- Put lots and lots of flexible, reflective metal plates in a half-ovoid in heliostationary orbit, thin sides facing the Sun
- Simultaneously turn the plates to face the Sun and attach them to each other so that energy focuses to the apex of the "sail"
- Gravity pulls edges of the sail towards the Sun, while the energy pushes the apex back. The focal point moves inwards, towards the sun.
- The sun starts swallowing the sail as its own energy focuses on it, applying a vector.
- After the sail has been fully swallowed, the Sun has moved in its orbit around the galactic center.
- Repeat to move the solar system more, even escape the galaxy.
- ?
- Profit.
Proooooooobably doesn't work in real life, but it sounds like it might, and that's enough for science fiction.
That's more like a cosmic jet engine than a sail.
Heliostationary orbit probably doesn't mean what you think it does. If you match the rotation speed of the sun you're still orbiting.
A static sail could maybe work, since gravity and solar pressure decay at the same strength (if you closely tuned the mass of the sail you could get it to be static with respect to the radiation pressure and gravitational force). The problem is that it's not a stable system and so you will have to constantly adjust the sail's position. Same problem as a dyson sphere, really.

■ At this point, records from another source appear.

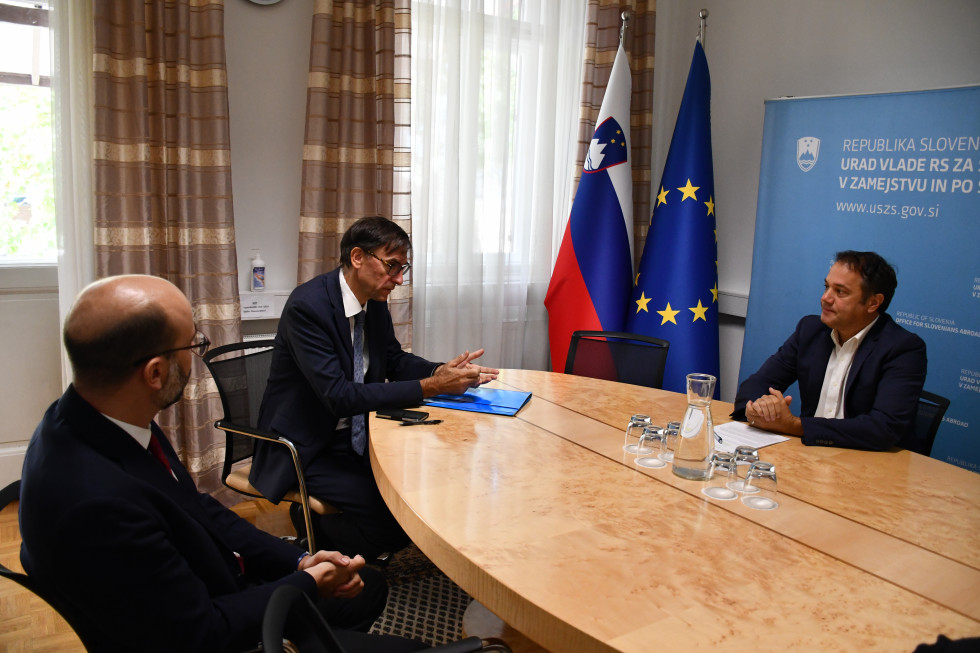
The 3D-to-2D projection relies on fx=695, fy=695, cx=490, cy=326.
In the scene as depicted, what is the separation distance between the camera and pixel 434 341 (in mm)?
4008

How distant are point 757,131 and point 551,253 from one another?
4.64 feet

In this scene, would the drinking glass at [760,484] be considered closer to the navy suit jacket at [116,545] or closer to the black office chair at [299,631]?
the black office chair at [299,631]

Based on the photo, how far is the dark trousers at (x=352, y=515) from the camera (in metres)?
2.31

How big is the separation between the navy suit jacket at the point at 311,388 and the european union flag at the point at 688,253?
2015 mm

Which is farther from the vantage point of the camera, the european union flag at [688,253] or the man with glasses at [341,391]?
the european union flag at [688,253]

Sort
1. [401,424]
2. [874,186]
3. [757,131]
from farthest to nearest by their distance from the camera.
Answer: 1. [757,131]
2. [874,186]
3. [401,424]

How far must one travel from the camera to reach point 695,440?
1.75 m

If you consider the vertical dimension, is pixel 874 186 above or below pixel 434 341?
above

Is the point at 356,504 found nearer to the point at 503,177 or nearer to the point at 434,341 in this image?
the point at 434,341

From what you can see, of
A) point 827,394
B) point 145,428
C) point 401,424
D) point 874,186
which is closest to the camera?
point 145,428

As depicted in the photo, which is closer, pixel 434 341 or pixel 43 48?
pixel 43 48

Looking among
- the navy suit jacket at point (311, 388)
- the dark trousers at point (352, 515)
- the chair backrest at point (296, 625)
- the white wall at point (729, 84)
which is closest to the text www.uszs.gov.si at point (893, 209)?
the white wall at point (729, 84)

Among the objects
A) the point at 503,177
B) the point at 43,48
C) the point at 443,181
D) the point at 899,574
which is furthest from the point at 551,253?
the point at 899,574

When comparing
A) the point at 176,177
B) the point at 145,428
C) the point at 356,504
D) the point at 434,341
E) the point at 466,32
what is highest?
the point at 466,32
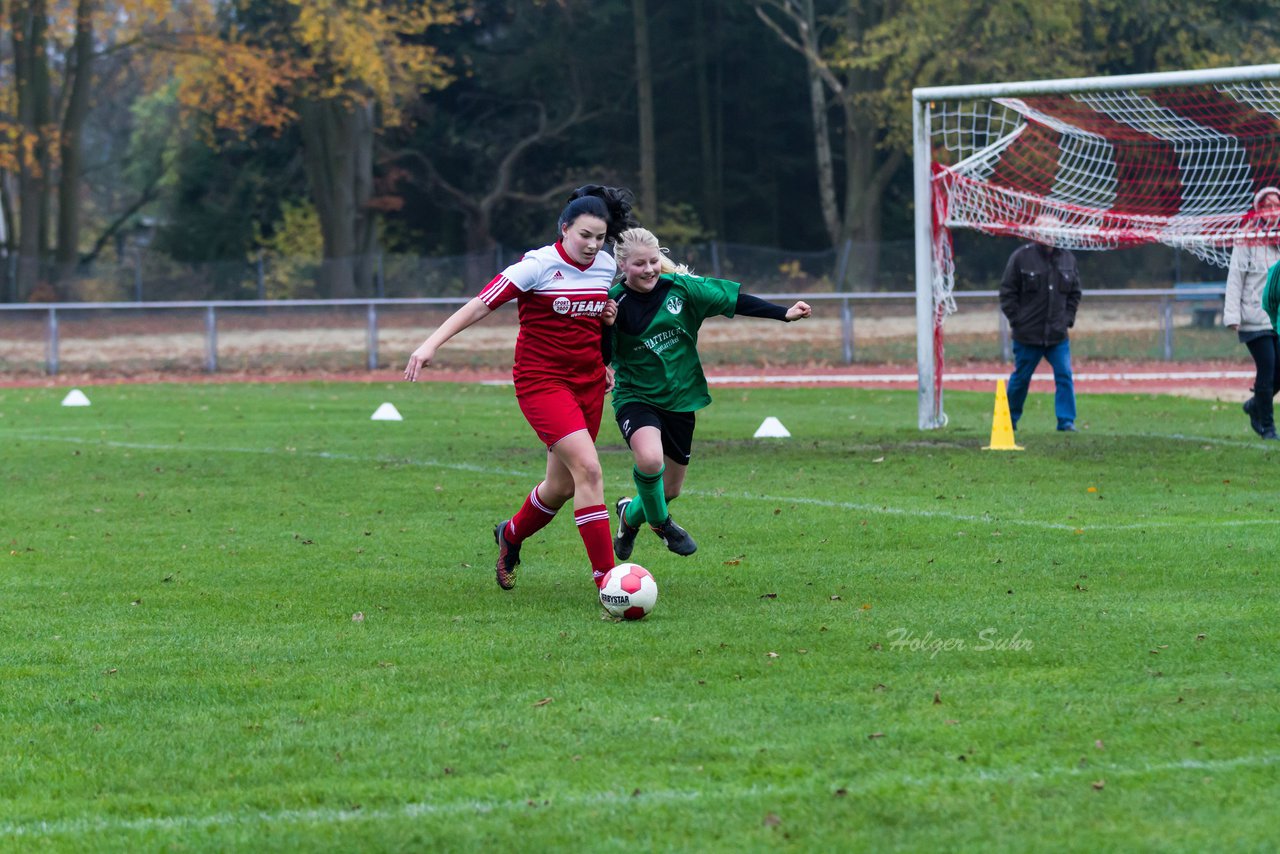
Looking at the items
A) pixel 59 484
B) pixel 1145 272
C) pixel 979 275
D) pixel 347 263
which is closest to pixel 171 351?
pixel 347 263

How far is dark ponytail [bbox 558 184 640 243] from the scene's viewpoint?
7121 mm

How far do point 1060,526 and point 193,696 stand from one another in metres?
5.31

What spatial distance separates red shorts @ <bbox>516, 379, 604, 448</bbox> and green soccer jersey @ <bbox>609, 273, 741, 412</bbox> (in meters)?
0.48

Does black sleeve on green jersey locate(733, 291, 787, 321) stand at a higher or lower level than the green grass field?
higher

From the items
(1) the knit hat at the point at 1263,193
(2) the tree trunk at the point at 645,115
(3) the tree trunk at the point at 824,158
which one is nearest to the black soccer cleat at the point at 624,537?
(1) the knit hat at the point at 1263,193

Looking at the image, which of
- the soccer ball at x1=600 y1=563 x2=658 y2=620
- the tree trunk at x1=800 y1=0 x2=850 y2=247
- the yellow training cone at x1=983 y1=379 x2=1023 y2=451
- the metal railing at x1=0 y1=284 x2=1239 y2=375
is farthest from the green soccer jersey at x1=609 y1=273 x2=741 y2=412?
the tree trunk at x1=800 y1=0 x2=850 y2=247

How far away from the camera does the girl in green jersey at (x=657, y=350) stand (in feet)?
25.1

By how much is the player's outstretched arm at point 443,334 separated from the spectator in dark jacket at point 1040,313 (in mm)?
8616

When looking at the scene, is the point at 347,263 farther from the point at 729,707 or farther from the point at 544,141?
the point at 729,707

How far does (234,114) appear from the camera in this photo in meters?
35.0

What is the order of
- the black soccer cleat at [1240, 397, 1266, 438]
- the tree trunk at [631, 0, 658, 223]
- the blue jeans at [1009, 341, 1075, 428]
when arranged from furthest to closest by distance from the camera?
the tree trunk at [631, 0, 658, 223] → the blue jeans at [1009, 341, 1075, 428] → the black soccer cleat at [1240, 397, 1266, 438]

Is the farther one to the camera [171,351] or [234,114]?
[234,114]

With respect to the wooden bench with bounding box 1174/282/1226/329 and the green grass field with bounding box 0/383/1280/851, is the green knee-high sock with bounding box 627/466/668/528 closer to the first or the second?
the green grass field with bounding box 0/383/1280/851
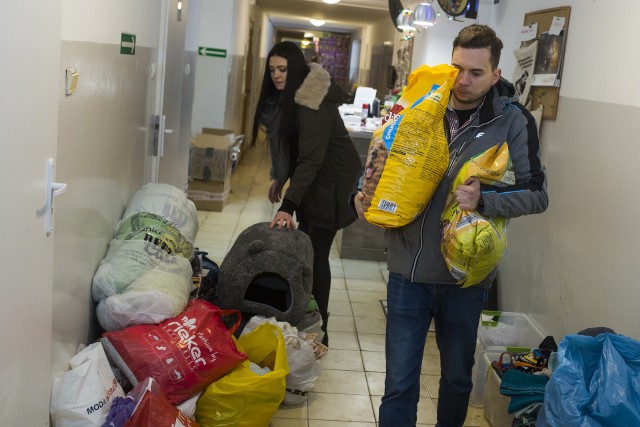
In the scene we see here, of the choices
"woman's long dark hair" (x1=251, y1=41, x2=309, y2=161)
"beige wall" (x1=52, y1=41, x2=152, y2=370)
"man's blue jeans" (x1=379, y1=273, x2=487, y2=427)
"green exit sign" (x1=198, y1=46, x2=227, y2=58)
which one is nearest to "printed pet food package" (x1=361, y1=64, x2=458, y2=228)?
"man's blue jeans" (x1=379, y1=273, x2=487, y2=427)

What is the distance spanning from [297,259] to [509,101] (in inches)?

you mean Dyson Torus/webs? I think thats just velocity. Right speed and the right orbit and it should stay put.
The gravity inside a hollow shell is zero, so if you put an object inside a dyson sphere it would feel no attraction. However the converse is also true--if you put a massive object inside the sphere, the dyson sphere will not be attracted by the massive object. They would move independently with respect to each other, i.e. an unstable system.